ACTIVITY =
Say how many lines of the listing below contain "parse", giving the number and nothing else.

#####

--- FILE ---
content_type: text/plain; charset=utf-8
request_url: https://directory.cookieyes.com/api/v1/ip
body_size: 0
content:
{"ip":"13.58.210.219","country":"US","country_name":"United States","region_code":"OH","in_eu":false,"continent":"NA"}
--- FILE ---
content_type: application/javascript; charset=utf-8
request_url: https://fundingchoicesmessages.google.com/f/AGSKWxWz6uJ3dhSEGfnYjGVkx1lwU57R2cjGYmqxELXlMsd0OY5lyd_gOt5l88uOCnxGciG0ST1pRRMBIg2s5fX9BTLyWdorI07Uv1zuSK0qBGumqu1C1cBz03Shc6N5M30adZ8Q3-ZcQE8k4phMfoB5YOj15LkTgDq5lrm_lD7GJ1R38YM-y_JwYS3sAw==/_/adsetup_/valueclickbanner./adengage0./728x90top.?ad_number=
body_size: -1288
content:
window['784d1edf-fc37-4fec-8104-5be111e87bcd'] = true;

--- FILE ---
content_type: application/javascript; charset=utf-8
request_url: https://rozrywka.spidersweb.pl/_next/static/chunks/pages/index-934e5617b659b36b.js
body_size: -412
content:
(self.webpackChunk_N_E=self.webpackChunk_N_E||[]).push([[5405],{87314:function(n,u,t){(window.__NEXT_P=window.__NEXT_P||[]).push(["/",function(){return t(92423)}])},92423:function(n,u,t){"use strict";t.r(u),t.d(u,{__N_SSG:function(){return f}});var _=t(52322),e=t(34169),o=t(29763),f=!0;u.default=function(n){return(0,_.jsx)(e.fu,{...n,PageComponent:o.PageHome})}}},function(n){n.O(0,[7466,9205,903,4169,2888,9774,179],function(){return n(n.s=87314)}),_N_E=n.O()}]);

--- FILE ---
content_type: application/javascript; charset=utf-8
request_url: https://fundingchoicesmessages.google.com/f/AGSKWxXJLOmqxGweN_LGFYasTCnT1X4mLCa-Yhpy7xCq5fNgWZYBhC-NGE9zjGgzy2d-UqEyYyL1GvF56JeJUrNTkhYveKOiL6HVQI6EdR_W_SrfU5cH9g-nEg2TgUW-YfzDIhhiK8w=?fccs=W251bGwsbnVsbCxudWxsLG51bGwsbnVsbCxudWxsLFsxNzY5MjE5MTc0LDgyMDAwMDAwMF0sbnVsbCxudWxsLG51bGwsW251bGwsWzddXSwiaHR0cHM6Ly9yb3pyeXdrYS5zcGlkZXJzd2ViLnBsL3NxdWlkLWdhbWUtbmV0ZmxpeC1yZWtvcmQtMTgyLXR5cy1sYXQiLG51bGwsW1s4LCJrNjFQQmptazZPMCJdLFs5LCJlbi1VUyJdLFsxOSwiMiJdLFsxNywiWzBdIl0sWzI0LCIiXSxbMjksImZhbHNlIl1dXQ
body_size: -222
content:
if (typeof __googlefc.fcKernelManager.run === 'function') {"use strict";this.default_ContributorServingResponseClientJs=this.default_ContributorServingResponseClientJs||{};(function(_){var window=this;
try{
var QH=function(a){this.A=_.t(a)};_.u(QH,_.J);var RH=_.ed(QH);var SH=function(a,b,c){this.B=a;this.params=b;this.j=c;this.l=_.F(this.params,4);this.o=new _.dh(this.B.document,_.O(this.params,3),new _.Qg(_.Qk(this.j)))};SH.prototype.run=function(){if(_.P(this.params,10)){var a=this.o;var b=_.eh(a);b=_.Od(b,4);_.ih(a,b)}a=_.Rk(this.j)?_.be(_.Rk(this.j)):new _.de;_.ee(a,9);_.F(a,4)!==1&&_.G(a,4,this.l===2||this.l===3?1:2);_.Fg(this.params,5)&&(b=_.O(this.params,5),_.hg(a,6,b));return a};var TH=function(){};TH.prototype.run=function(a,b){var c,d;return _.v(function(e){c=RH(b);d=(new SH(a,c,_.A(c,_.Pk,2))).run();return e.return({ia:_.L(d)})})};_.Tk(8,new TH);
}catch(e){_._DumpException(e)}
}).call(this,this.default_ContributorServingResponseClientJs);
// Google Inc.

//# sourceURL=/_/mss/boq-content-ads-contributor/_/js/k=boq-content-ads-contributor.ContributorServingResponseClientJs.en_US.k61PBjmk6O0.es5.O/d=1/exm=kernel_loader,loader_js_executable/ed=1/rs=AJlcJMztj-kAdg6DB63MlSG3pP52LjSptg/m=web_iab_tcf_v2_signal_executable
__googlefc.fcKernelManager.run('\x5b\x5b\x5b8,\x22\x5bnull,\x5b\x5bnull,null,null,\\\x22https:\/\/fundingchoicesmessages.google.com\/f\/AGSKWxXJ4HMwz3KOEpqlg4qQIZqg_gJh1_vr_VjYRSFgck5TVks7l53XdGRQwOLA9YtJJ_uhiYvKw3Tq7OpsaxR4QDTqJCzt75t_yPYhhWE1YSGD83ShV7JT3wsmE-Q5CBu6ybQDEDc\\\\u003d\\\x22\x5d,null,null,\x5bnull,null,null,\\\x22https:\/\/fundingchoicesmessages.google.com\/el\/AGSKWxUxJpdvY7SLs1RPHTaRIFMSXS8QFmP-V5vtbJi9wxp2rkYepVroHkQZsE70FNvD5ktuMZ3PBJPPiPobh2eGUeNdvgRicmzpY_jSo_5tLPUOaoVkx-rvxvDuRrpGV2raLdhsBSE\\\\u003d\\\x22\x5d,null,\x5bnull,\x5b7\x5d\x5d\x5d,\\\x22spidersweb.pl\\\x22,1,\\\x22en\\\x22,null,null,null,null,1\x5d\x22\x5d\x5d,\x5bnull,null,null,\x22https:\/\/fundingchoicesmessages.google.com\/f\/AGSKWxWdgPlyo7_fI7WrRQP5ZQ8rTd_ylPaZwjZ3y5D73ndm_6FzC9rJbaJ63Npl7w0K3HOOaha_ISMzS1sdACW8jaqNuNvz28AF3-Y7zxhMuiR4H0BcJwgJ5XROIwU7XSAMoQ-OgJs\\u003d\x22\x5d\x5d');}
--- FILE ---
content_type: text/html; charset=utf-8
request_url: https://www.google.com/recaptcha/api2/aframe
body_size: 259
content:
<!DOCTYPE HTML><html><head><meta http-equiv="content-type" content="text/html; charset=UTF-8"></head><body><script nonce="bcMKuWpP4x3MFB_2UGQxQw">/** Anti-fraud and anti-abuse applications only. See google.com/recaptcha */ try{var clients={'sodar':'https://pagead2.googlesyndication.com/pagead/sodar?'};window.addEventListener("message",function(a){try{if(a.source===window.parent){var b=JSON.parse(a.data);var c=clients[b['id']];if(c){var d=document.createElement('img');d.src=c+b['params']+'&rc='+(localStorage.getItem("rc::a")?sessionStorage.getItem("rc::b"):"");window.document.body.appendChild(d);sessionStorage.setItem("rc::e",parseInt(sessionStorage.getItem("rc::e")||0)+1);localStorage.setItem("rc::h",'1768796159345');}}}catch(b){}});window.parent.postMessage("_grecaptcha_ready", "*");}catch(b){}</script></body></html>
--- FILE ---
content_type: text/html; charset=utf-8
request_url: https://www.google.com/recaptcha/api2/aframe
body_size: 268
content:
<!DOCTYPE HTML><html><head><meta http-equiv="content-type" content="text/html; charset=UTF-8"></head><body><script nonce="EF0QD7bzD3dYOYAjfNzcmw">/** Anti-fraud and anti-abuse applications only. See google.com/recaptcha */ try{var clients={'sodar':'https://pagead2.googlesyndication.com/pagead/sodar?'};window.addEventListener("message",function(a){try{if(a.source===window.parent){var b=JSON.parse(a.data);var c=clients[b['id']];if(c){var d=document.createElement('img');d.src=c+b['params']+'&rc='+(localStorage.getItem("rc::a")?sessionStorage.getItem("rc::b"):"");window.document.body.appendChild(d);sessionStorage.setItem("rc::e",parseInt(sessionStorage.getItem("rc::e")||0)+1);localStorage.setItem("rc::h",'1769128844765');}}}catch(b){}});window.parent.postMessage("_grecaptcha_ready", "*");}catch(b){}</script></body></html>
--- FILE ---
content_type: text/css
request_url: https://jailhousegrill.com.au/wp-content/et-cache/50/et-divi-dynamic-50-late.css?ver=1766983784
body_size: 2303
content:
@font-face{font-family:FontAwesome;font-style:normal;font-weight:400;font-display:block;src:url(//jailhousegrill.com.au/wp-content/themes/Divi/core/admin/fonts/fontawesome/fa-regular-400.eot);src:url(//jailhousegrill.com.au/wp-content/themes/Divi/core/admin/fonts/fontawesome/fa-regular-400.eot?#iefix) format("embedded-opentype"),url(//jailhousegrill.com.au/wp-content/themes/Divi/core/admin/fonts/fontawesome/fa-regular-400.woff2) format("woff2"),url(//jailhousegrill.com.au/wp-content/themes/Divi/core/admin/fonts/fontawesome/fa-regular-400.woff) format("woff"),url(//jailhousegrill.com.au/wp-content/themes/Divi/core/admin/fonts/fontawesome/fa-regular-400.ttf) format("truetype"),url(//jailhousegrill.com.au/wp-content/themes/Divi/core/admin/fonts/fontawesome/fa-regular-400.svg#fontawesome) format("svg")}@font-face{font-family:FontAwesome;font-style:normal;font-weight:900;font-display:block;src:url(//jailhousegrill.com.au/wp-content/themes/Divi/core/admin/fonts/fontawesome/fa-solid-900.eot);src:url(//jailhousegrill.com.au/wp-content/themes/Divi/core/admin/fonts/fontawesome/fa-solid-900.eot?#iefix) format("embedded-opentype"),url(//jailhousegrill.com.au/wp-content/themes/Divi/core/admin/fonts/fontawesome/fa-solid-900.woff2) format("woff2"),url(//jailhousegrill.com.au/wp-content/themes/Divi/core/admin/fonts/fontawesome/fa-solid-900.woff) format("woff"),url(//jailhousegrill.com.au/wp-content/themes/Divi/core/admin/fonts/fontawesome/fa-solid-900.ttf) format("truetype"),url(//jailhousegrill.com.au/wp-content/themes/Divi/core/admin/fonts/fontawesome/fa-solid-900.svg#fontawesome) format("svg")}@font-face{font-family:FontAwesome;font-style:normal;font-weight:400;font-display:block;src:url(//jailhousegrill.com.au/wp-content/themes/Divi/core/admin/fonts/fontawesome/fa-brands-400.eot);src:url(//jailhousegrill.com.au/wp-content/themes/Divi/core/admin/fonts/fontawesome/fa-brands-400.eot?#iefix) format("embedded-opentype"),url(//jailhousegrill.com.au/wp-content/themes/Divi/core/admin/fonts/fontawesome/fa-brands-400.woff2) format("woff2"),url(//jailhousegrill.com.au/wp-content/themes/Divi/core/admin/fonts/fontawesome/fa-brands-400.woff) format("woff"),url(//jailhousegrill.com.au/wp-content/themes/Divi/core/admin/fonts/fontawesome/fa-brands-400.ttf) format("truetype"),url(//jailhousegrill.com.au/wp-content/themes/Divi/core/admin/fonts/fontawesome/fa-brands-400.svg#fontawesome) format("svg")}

#####

RESPONSE AREA =
2